▶ Excerpt to read
-.-.-

SSAWS, pronounced "zaws" (ザウス) and officially known as LaLaport Skidome SSAWS (ららぽーとスキードームSSAWS), was an indoor ski slope in Funabashi, Chiba, Japan. The name was an acronym of "Spring Summer Autumn Winter Snow".

Constructed by Mitsui at a cost of US$400 million, the ski slope opened on July 15, 1993. With a structural height of 100 meters (translating to a skiable vertical drop of 80 m), a width of 100 m and a length of 500 m, it was the largest indoor ski slope in the world at the time. The complex had three ski courses—20.1° for skilled skiers, 15° for intermediate, and 10° for beginners — and two ski lifts.

-.-.-

▶ Records supplied
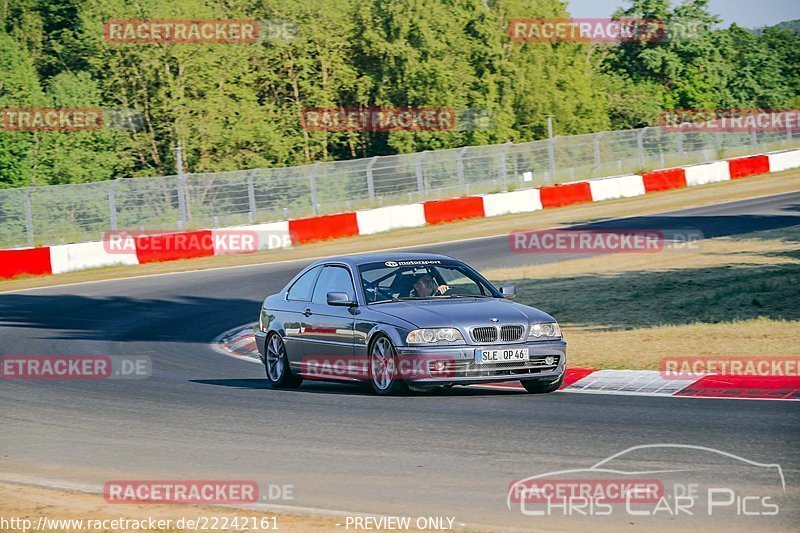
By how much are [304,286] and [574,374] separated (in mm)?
3242

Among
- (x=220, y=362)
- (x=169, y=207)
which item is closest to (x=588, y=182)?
(x=169, y=207)

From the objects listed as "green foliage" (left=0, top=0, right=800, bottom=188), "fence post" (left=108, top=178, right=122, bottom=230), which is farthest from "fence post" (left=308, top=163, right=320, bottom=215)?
"green foliage" (left=0, top=0, right=800, bottom=188)

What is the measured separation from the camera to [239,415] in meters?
11.2

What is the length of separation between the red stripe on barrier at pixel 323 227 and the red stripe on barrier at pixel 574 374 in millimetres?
22608

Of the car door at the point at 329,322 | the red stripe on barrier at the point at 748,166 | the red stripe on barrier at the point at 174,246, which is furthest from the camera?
the red stripe on barrier at the point at 748,166

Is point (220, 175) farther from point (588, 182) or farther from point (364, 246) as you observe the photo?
point (588, 182)

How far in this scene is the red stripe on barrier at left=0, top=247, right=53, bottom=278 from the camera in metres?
31.3

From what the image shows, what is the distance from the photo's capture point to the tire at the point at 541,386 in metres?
12.0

-.-.-

▶ Task requirements
- a) Using the excerpt about SSAWS, explain in one to three sentences where the name SSAWS comes from.
- b) Continue the excerpt about the SSAWS indoor ski slope, starting after its last sentence.

▶ Results
- a) SSAWS was an acronym of "Spring Summer Autumn Winter Snow." It was pronounced "zaws," and the slope's official name was LaLaport Skidome SSAWS.

- b)
The ski slope was designed to break even by 2018 by attracting 1.3 million visitors yearly, who would pay ¥4,300 (~US$50) for 2 hours of lift time and spend a total of $70 on average. However, the opening of the ski slope came shortly after the end of the Japanese asset price bubble, and original estimates soon proved too optimistic, with the number of visitors dropping from one million in the first year to 700,000 in the second. With an annual operating cost of US$40 million, SSAWS sustained losses averaging US$16.7 million/year.

SSAWS closed on September 30, 2002. In 2003, the structure was demolished to make way for Japan's first large-format IKEA store, which opened on the site on April 24, 2006.